Note, in the modern world, these lakes, situated in parts of California, Nevada, Utah and Oregon, would exist in a hot and dry environment. In the Ice Age, the climate was cooler – and heat evaporating the lakes was not a problem. Analysis of oxygen 16 and 18 isotopes were taken, the latter being evidence of lower precipitation. Measuring C14 and uranium in tufa samples from an ancient structure, followed by mass spectrometry and computer analysis, he came up with the conclusion evaporation rates were 40 per cent lower than in the modern world. Hence, the idea it was wetter in the Great Basin during the Late Pleistocene is not the full story. In fact, the study says that it was at the end of the Late Glacial Maximum that precipitation rates rose. The lakes were at their maximum around 15,000 years ago.

In a catastrophic interpretation one might wonder if the lakes were at the same latitude during the LGM. In the modern world there are plenty of lakes in the cooler climate of Canada – in what is a northern extension of the praire and the Great Basin. Peter Warlow, in an SIS talk at the last Cambridge Conference, played with the idea the LGM represents a redefinition of the Arctic Circle (which would have involved Pole shift). As such, the Great Basin would have geographically been somewhat akin to parts of Canada nowadays, and the climate would have been considerably cooler (with less evaporation).

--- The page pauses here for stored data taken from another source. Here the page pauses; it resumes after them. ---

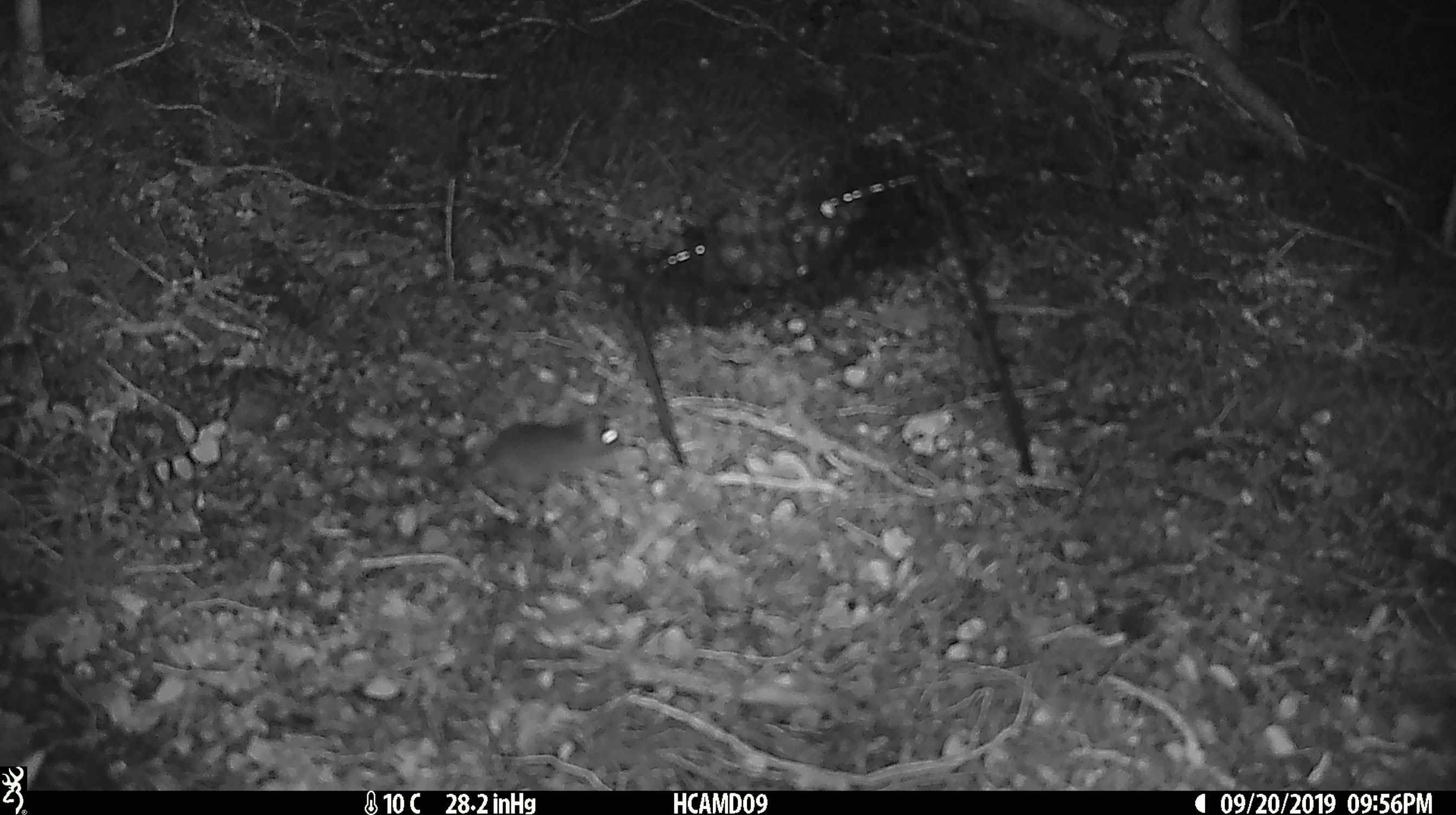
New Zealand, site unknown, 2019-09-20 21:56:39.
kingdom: Animalia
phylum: Chordata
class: Mammalia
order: Rodentia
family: Muridae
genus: Mus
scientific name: Mus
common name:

This is of course pseudo science, the preserve of cranks and oddballs, the product of ill educated and those not sufficiently ingested with uniformitarian principles. Peter Warlow was in fact a research physicist – but of course, to suggest Pole shift, he must have been a nutjob or a fruit and nut case. The fact he was willing to explore the frontiers of geology is bye the bye – anyone thinking the Poles can move must be completely barmy. Its all a bit like climate science really – they are the professionals and they must be right. Mustn't they?